* START EXTRACTED TEXT *
GitHub Repository: ethen8181/machine-learning
Path: blob/master/python/pandas/pandas.ipynb
²⁵⁸⁶ views

Kernel: Python 3

In [1]:

# code for loading the format for the notebook
import os

# path : store the current path to convert back to it later
path = os.getcwd()
os.chdir(os.path.join('..', '..', 'notebook_format'))

from formats import load_style
load_style(plot_style=False)

Out[1]:

In [2]:

os.chdir(path)

# 1. magic to print version
# 2. magic so that the notebook will reload external python modules
%load_ext watermark
%load_ext autoreload
%autoreload 2

import numpy as np
import pandas as pd

%watermark -a 'Ethen' -d -t -v -p numpy,pandas

Out[2]:

Ethen 2019-08-08 15:15:37 

CPython 3.6.4
IPython 7.7.0

numpy 1.17.0
pandas 0.25.0

Understanding Pandas Data Type

When working using pandas with small data (under 100 megabytes), performance is rarely a problem. When we move to larger data (100 megabytes to multiple gigabytes), performance issues can make run times much longer, and cause code to fail entirely due to insufficient memory. While tools like Spark can handle large data sets (100 gigabytes to multiple terabytes), taking full advantage of their capabilities usually requires more expensive hardware. And unlike pandas, they lack rich feature sets for high quality data cleaning, exploration, and analysis. For medium-sized data, we're better off trying to get more out of pandas, rather than switching to a different tool.

In this documentation, we'll learn about memory usage with pandas, how to make pandas DataFrame smaller and faster, simply by selecting the appropriate data types for columns.

In [3]:

drinks = pd.read_csv('http://bit.ly/drinksbycountry')
drinks.head()

Out[3]:

We'll first look at the memory usage of each column, because we're interested in accuracy, we'll set the argument deep to True to get an accurate number.

In [4]:

# drinks.info(memory_usage = 'deep')
# also works, it gives slightly different information
drinks.memory_usage(deep=True)

Out[4]:

Index                             128
country                         12588
beer_servings                    1544
spirit_servings                  1544
wine_servings                    1544
total_litres_of_pure_alcohol     1544
continent                       12332
dtype: int64

Under the hood, pandas groups the columns into blocks of values of the same type, because each data type is stored separately, we’re going to examine the memory usage by each data type.

In [5]:

for dtype in ('float', 'int', 'object'):
    selected_dtype = drinks.select_dtypes(include = [dtype])
    mean_usage_b = selected_dtype.memory_usage(deep=True).mean()
* END EXTRACTED TEXT *
* START PROVIDED MATERIAL *
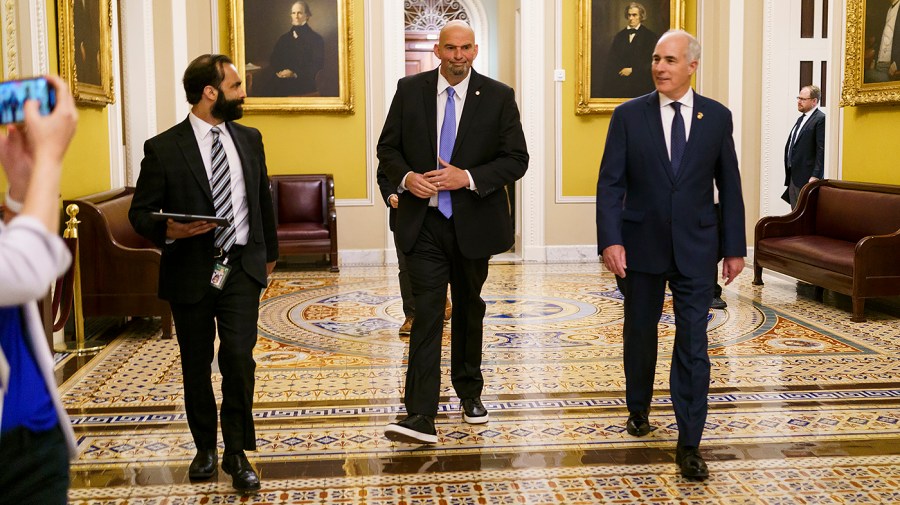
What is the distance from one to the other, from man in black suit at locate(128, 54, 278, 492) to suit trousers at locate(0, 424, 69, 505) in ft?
6.15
* END PROVIDED MATERIAL *
*WHAT YOU HAVE TO DO*: Copy the pandas text from "In this documentation, we'll" up to and including "types for columns.", swapping "documentation" out for "tutorial".

*EXERCISE ANSWER*:
In this tutorial, we'll learn about memory usage with pandas, how to make pandas DataFrame smaller and faster, simply by selecting the appropriate data types for columns.